§ Exercise objective: Retype the records that come next, word for word.

(Stored dataset items)
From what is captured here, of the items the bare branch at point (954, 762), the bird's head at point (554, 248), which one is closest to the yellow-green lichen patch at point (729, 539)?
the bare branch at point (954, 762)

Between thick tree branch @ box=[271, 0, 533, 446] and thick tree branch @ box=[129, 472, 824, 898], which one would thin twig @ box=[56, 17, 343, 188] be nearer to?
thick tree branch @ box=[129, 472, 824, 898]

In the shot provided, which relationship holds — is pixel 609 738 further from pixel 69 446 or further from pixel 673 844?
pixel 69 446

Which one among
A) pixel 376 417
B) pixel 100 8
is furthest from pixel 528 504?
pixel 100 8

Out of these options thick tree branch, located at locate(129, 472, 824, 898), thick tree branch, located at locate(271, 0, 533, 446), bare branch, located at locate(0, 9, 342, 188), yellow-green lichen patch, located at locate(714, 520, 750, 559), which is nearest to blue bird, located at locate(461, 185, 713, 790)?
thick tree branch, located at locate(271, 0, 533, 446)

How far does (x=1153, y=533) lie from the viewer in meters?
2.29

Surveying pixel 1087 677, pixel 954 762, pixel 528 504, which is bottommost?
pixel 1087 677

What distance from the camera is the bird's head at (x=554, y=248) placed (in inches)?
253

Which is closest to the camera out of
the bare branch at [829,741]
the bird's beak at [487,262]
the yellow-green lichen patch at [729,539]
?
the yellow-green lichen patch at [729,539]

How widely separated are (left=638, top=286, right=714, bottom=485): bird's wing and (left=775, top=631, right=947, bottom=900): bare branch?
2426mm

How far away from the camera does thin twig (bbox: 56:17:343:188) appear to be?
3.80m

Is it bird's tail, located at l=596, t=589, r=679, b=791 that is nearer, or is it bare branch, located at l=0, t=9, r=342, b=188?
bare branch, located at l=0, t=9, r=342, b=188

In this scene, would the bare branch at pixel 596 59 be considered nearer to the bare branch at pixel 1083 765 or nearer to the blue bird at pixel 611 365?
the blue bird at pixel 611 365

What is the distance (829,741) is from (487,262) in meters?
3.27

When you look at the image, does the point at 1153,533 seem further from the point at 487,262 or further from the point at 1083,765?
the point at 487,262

§ Response to the exercise:
From what is captured here, of the items the bare branch at point (954, 762), the bird's head at point (554, 248), which one is closest to the yellow-green lichen patch at point (729, 539)?
the bare branch at point (954, 762)

Between thick tree branch @ box=[271, 0, 533, 446] and thick tree branch @ box=[129, 472, 824, 898], which one would thin twig @ box=[56, 17, 343, 188] be nearer to?
thick tree branch @ box=[129, 472, 824, 898]

In the shot provided, which relationship holds — is pixel 609 738 further from pixel 69 446 or further from pixel 673 844?
pixel 69 446

Which one among
A) pixel 376 417
B) pixel 100 8
is furthest from pixel 528 504?
pixel 100 8

Out of these options thick tree branch, located at locate(129, 472, 824, 898), thick tree branch, located at locate(271, 0, 533, 446), bare branch, located at locate(0, 9, 342, 188), yellow-green lichen patch, located at locate(714, 520, 750, 559), which is nearest to blue bird, located at locate(461, 185, 713, 790)?
thick tree branch, located at locate(271, 0, 533, 446)

How far does (x=1153, y=533) lie from the viewer in meters?
2.29

Surveying pixel 1087 677, pixel 954 762, pixel 528 504, which is bottommost?
pixel 1087 677

What distance from the camera is the bird's head at (x=554, y=248) placed (in inches)?
253

Which is closest to the camera out of
the bare branch at [829,741]
the bird's beak at [487,262]
the yellow-green lichen patch at [729,539]
?
the yellow-green lichen patch at [729,539]

How widely separated are (left=638, top=286, right=714, bottom=485): bird's wing and (left=775, top=631, right=947, bottom=900): bare branch?
2426mm

How far away from the camera does thin twig (bbox: 56:17:343:188) appear to be?
3.80m

Is it bird's tail, located at l=596, t=589, r=679, b=791 that is nearer, or is it bare branch, located at l=0, t=9, r=342, b=188?
bare branch, located at l=0, t=9, r=342, b=188

In this scene, would the bare branch at pixel 596 59 be considered nearer to the bare branch at pixel 1083 765 or nearer to the blue bird at pixel 611 365?
the blue bird at pixel 611 365

What is the distance (829,741) is from (487,262) in meters?
3.27

When you look at the image, does the point at 1153,533 seem further from the point at 487,262 or further from the point at 1083,765?
the point at 487,262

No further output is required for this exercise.